Com a contribuição desses três jogadores presentes no Top 7 de posse reavida, o Brasil é a seleção que mais retomou a bola na Copa do Mundo, 166 vezes. Isso também influencia na quantidade de oportunidades que nossa seleção cedeu aos adversários. Alisson foi muito pouco exigido. Na realidade, o Brasil foi a equipe que menos sofreu com chutes no gol, que ocorreram apenas 4 vezes.
O Brasil é, notadamente, uma equipe que busca fechar espaços desde o terço de ataque, mas a efetividade defensiva vem dos desarmes feitos no próprio campo de defesa, geralmente em espaços mais próximos à meia cancha. Com 54,8% de aproveitamento nos desarmes nessa região do campo, a construção de jogadas passa a ser mais tranquila. Uma boa defesa garante um bom jogo. Bem ao estilo Tite.
Um time imprevisível, ao estilo do ‘Profe’. Apesar dos espaços que cede, a equipe mexicana abusa de sua velocidade e criatividade para colocar quem enfrenta em maus lençóis. Foi assim, por exemplo, contra a Alemanha, onde contra-ataques agudos deram a tônica da partida mexicana.
Ferrolho? Não mais! A Suíça mostrou ser um adversário duro quando enfrentou a seleção brasileira, mas não é mais o que conhecíamos como ‘Ferrolho Suíço’. Desde a Copa de 2010, na África do Sul, a seleção europeia tem demonstrado evolução com as bolas no pé, mas sem deixar de lado a disciplina defensiva que tanto caracterizou o futebol suíço. Nesse ano, por exemplo, a Suíça conta com jogadores reconhecidos em grandes ligas, como Xhaka e Shaqiri, autores dos gols na vitória contra a Sérvia. Abaixo, alguns números da “evolução vermelha”:
Eis a seleção sensação da Copa de 2018. Todos querem ver o futebol desenvolto que levou os ‘Diables Rouges’ a ter a melhor campanha da primeira fase do torneio. É uma equipe que trabalha bem a bola, não como a Espanha, que gira bastante em busca de espaços, mas com uma pitada de objetividade para buscar a conclusão a gol, o que faz com que a Bélgica seja uma das equipes classificadas precisam de menos passes para marcar.

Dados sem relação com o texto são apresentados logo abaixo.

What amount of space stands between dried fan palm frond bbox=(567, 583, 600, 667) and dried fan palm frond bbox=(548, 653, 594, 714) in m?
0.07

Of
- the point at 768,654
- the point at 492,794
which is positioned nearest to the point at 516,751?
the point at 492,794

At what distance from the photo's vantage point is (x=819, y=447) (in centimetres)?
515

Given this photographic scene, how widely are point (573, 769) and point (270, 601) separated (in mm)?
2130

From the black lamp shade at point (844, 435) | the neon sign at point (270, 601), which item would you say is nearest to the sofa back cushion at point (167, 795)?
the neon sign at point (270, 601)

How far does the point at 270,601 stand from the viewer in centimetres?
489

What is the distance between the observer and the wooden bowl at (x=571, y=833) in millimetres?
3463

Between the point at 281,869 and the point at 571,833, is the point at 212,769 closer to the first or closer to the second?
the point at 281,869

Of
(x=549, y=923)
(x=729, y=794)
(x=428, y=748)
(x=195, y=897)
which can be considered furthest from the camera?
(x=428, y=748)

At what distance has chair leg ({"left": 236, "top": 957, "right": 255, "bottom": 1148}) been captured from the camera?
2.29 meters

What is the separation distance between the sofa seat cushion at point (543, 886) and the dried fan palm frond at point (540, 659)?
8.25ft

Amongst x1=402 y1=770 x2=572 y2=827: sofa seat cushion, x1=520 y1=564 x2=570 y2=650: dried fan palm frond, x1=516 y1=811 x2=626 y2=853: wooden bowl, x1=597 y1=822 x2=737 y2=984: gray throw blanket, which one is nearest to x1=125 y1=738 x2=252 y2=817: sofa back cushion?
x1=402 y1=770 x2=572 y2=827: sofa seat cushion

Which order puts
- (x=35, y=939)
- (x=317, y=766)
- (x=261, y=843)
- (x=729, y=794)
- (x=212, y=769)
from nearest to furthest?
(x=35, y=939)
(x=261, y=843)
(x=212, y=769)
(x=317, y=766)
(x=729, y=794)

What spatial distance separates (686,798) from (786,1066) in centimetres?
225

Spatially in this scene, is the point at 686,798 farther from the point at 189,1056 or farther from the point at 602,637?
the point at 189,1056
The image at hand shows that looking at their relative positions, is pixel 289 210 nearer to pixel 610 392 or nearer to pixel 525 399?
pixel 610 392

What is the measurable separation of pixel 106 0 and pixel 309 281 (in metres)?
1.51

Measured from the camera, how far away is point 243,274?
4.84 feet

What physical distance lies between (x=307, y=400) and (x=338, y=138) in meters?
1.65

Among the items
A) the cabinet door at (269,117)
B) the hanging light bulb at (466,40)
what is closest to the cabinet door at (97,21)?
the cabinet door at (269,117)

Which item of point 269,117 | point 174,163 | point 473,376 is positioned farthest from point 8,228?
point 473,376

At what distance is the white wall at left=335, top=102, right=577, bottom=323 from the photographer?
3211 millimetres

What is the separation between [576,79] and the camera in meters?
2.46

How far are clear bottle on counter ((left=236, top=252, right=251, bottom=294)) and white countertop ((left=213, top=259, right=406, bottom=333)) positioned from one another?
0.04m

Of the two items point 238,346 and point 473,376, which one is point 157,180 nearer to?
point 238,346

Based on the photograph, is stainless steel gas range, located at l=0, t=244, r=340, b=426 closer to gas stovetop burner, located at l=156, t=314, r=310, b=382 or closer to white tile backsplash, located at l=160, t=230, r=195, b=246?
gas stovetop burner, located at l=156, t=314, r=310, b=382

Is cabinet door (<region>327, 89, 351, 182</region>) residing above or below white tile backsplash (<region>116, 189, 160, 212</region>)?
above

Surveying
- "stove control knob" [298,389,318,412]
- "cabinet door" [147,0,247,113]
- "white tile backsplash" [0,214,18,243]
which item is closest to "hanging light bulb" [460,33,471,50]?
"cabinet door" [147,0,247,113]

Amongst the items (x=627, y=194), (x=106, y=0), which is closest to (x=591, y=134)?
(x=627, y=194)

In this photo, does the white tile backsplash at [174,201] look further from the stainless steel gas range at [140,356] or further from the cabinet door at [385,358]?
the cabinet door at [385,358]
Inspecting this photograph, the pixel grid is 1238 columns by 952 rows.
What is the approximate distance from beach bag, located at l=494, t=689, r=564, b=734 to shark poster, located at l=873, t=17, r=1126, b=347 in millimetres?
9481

Com Yannick Carrasco e Meunier alargando o campo, os belgas desenvolvem seu futebol por dentro, com associações entre Witsel, De Bruyne, Eden Hazard e Mertens. Até por isso, a Bélgica tem quase 50% das chances que criou vindas do corredor central do campo. E não podemos nos esquecer, é claro, do matador Lukaku, um dos homens mais letais dessa Copa. Essa é certamente uma equipe para ficar de olho.
A seleção japonesa é, talvez, a classificada que menos empolgou. Avançou para as oitavas debaixo de vaias após uma partida burocrática contra a já eliminada Polônia. Ainda assim, os samurais tem em seu elenco uma peça de extrema importância, que não ganha os holofotes como Kagawa ou Honda, mas que desempenha seu trabalho com grande competência.
Trata-se de Gaku Shibasaki, volante que, além de destruir as jogadas dos adversários, também comanda a criação de chances da equipe asiática na Copa. Será o suficiente para frear “a ótima geração belga”?
Não entremos no mérito do nível dos adversários que a Inglaterra enfrentou no Grupo G. A eficiência do ataque dos “três leões” é absurda nessa Copa. Muito disso passa por Harry Kane, que faz na seleção o que já cansamos de vê-lo fazer pelo Tottenham na Premier League. É praticamente um gol a cada chute. Não à toa o homem é o artilheiro da Copa. Quem para esse Furacão?
A seleção comandada há seis anos por José Pekerman tem seus pilares criativos em três jogadores muito habilidosos. Quintero, Cuadrado e James Rodrígues criaram, juntos, 12 das 16 chances de gol da Colômbia durante a fase de grupos. A lesão de James preocupa, mas Cuadrado e, principalmente, Quintero, podem dar conta do recado.